*** Opening of EXCERPT PROVIDED ***
Re: [PATCH] Add get_bytes() and set_bytes() functions

From
"Joel Jacobson"
Date:
On Wed, Aug 14, 2024, at 13:01, Aleksander Alekseev wrote:
> The proposed patch adds get_bytes() and set_bytes() functions. The
> semantics is similar to get_byte() and set_byte() we already have but
> the functions operate with bigints rather than bytes and the user can
> specify the size of the integer. This allows working with int2s,
> int4s, int8s or even int5s if needed.

+1

I wanted this myself many times.

I wonder if get_bytes() and set_bytes() will behave differently
on little-endian vs big-endian systems?

If so, then I think it would be nice to enforce a consistent byte order
(e.g., big-endian), to ensure consistent behavior across platforms.

Regards,
Joel



Re: [PATCH] Add get_bytes() and set_bytes() functions

From
Aleksander Alekseev
Date:
Hi,

> +1
>
> I wanted this myself many times.
>
> I wonder if get_bytes() and set_bytes() will behave differently
> on little-endian vs big-endian systems?
>
> If so, then I think it would be nice to enforce a consistent byte order
> (e.g., big-endian), to ensure consistent behavior across platforms.

No, the returned value will not depend on the CPU endiness. Current
implementation uses big-endian / network order which in my humble
opinion is what most users would expect.

I believe we also need reverse(bytea) and repeat(bytea, integer)
functions e.g. for those who want little-endian. However I want to
propose them separately when we are done with this patch.

-- 
Best regards,
Aleksander Alekseev
*** Close of EXCERPT PROVIDED ***
-- WORK ORDER --
Copy from "I believe we" to "with this patch." in the mailing list thread about the get_bytes() and set_bytes() patch.
*** Opening of RECORDED DATA ***
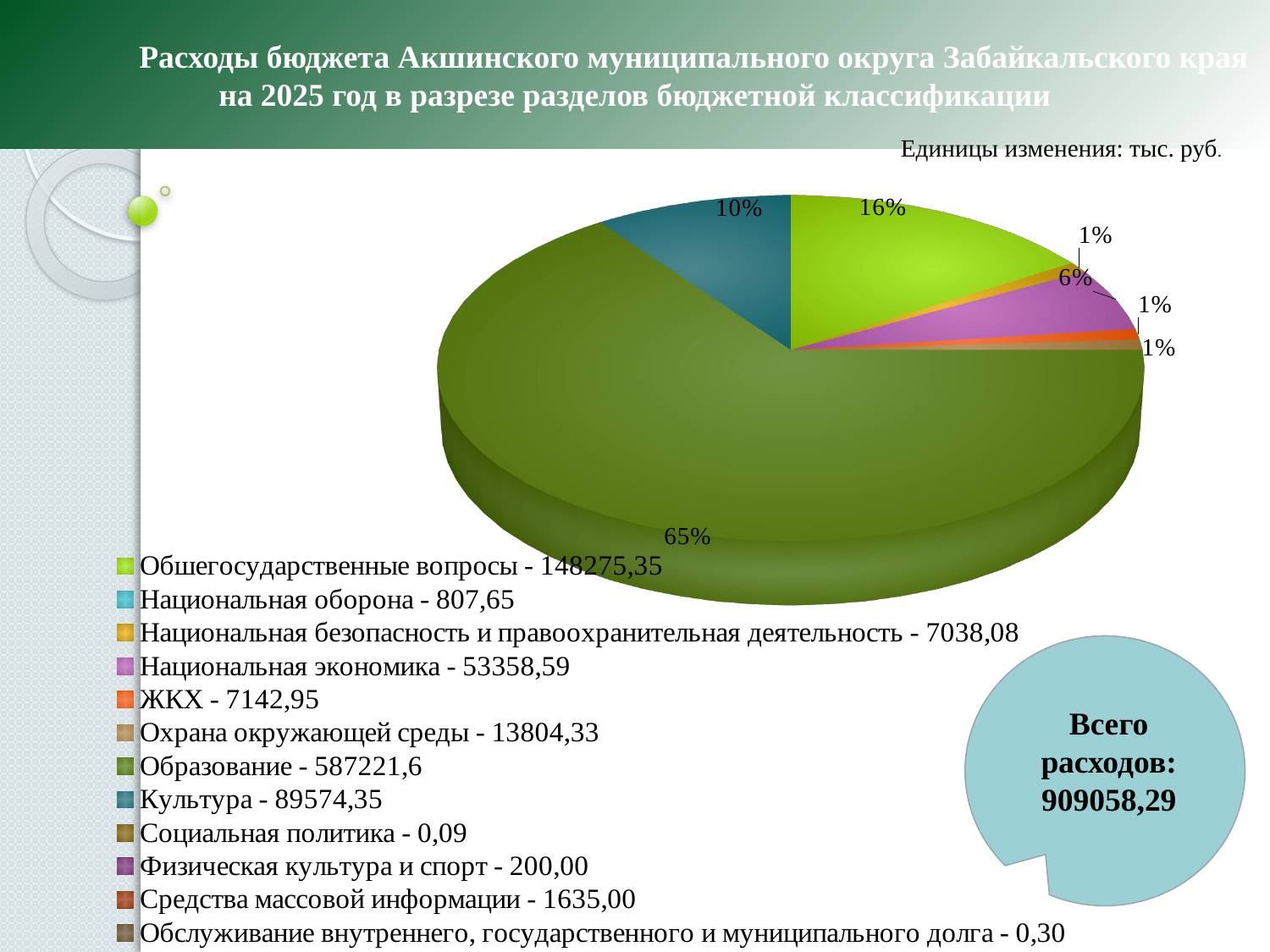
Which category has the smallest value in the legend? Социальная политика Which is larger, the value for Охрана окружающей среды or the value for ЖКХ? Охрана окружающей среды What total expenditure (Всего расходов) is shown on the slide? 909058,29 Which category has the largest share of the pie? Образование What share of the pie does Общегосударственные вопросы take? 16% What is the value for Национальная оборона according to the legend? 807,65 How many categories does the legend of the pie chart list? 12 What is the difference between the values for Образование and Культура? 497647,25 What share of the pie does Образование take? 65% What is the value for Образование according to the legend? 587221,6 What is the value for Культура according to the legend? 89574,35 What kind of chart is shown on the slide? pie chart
*** Close of RECORDED DATA ***
*** Opening of RECORDED DATA ***
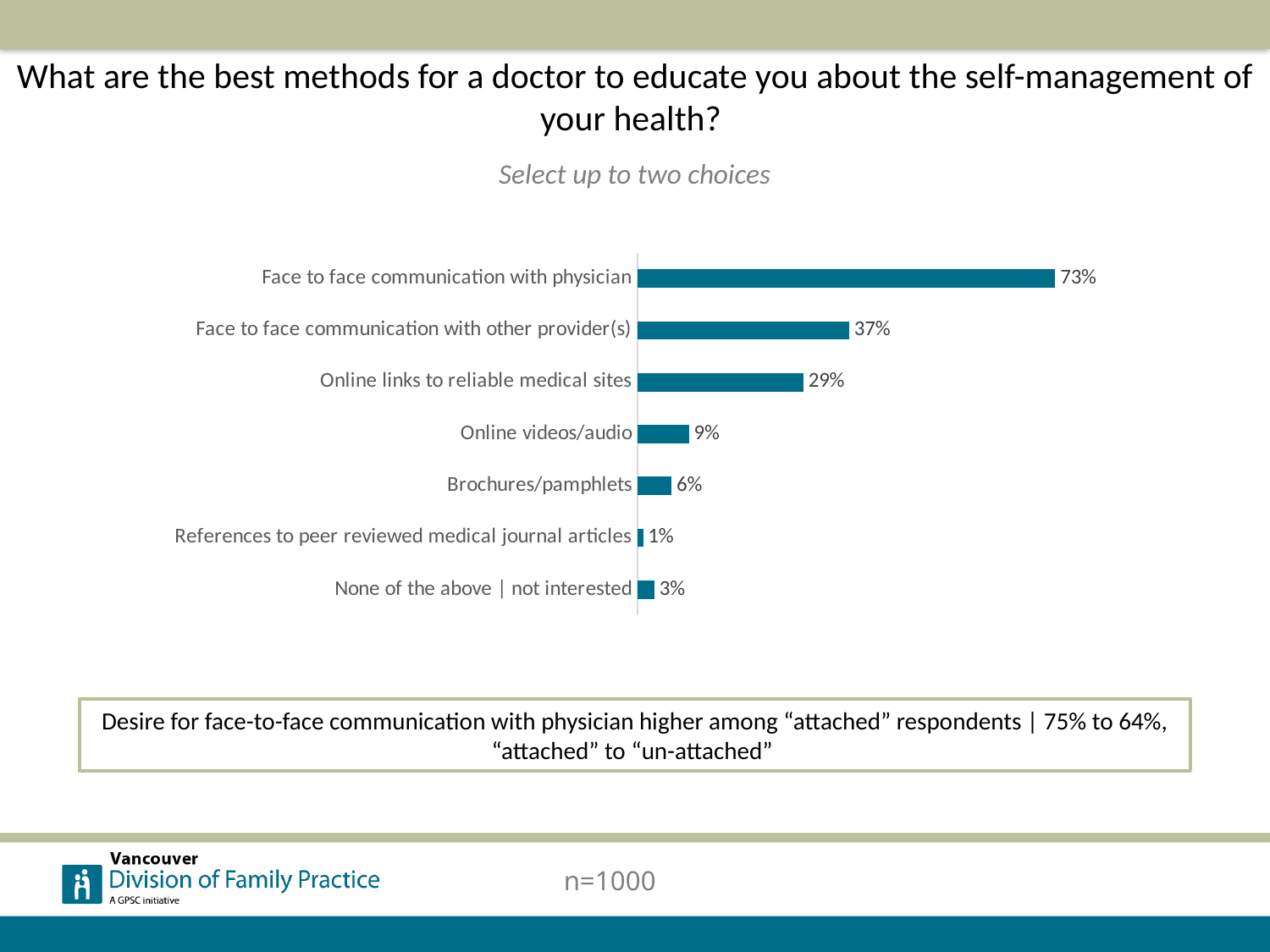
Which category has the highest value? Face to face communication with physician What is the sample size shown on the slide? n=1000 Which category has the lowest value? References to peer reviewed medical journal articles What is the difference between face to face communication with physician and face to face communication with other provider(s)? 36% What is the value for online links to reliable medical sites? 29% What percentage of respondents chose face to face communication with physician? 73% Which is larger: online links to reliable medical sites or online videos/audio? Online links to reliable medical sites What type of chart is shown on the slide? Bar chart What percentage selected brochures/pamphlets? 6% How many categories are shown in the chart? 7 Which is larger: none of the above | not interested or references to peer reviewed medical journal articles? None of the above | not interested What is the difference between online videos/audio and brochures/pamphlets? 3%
*** Close of RECORDED DATA ***
-- YOUR SOLUTION --
I believe we also need reverse(bytea) and repeat(bytea, integer)
functions e.g. for those who want little-endian. However I want to
propose them separately when we are done with this patch.